At once the engines slacken their respiration. The Guadeloupe
begins to utter her steam-cry of warning,—regularly at
intervals of two minutes,—for she is now in the track of all the
ocean vessels. And from far away we can hear a heavy knelling,—
the booming of some great fog-bell.
… All in a white twilight. The place of the horizon has
vanished;—we seem ringed in by a wall of smoke. … Out of this
vapory emptiness—very suddenly—an enormous
steamer rushes,
towering like a hill—passes so close that we can see faces, and
disappears again, leaving the sea heaving and frothing behind
her.
… As I lean over the rail to watch the swirling of the wake, I
feel something pulling at my sleeve: a hand,—a tiny black hand,
—the hand of a sakiwinki. One of the little monkeys, straining to
the full length of his string, is making this dumb appeal for
human sympathy;—the bird-black eyes of both are fixed upon me
with the oddest look of pleading. Poor little tropical exiles!

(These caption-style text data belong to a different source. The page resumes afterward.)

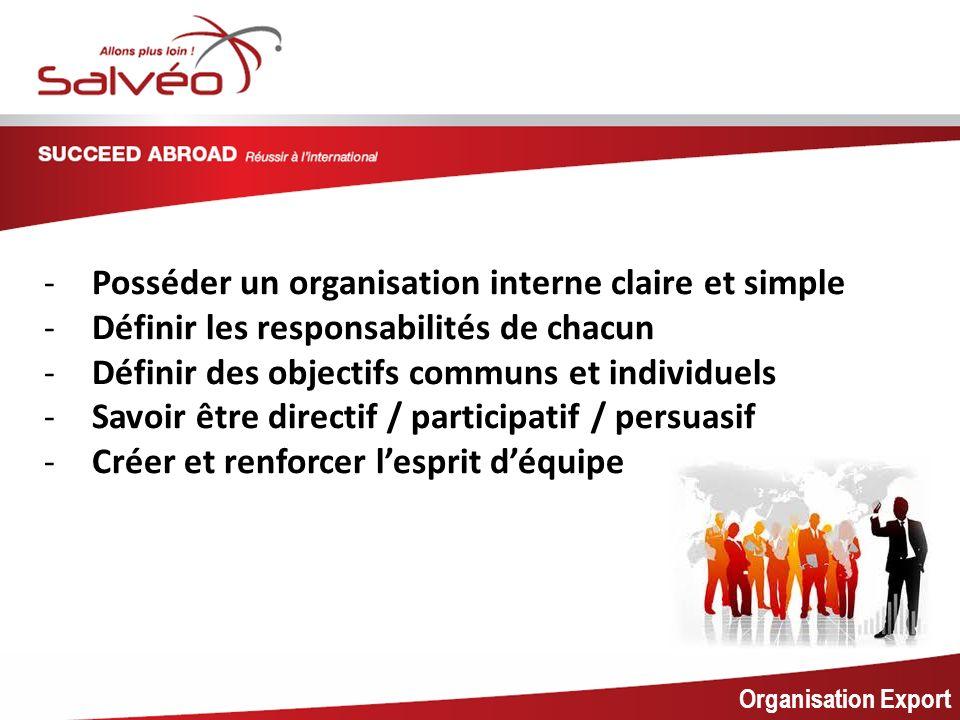 MISSION SECTORIELLE Organisation Export -Posséder un organisation interne claire et simple -Définir les responsabilités de chacun -Définir des objectifs communs et individuels -Savoir être directif / participatif / persuasif -Créer et renforcer lesprit déquipe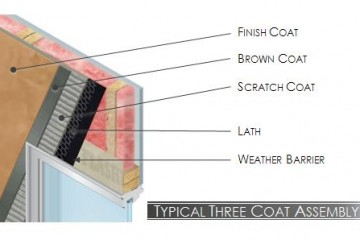 Three Coat Stucco System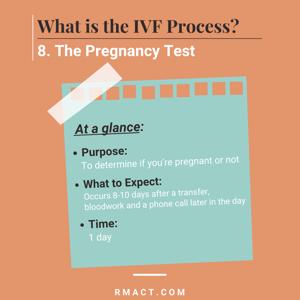 pregnancy-test-process-ivf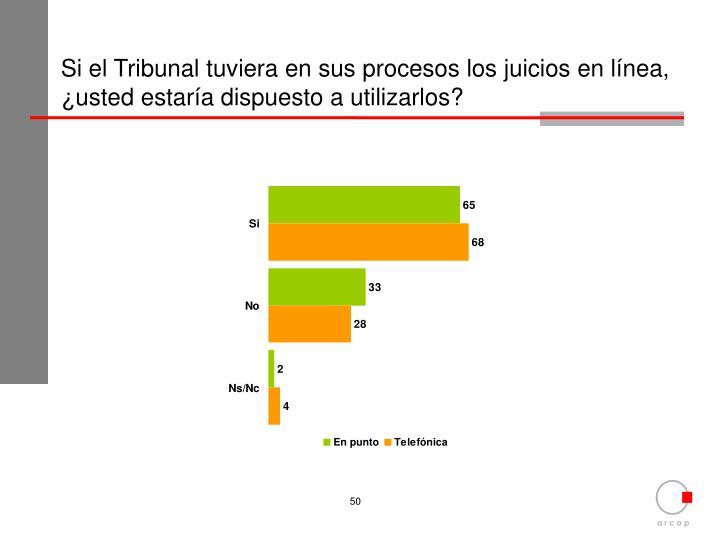 Si el Tribunal tuviera en sus procesos los juicios en línea, ¿usted estaría dispuesto a utilizarlos?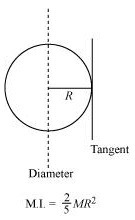 A Find The Moment Of Inertia Of A Sphere About A Tangent To The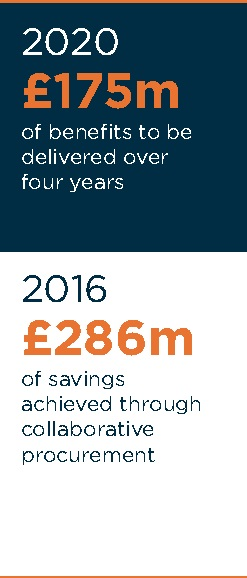 Savings from collaborative procurement to date (£286m) and the benefits to be delivered over 4 years (£175m)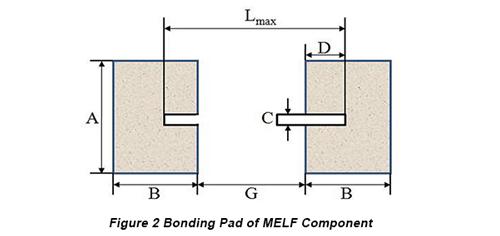 Design Requirement of SMT PCBs | PCBCart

I stoop to caress them; but regret the impulse a moment later:
they utter such beseeching cries when I find myself obliged to
leave them again alone! …
… Hour after hour the Guadeloupe glides on through the white
gloom,—cautiously, as if feeling her way; always sounding her
whistle, ringing her bells, until at last some brown-winged bark
comes flitting to us out of the mist, bearing a pilot. … How
strange it must all seem to Mademoiselle who stands so silent
there at the rail!—how weird this veiled world must appear to
her, after the sapphire light of her own West Indian sky, and the
great lazulite splendor of her own tropic sea!
But a wind comes;—it strengthens,—begins to blow very cold.
The mists thin before its blowing; and the wan blank sky is all
revealed again with livid horizon around the heaving of the iron-grey sea.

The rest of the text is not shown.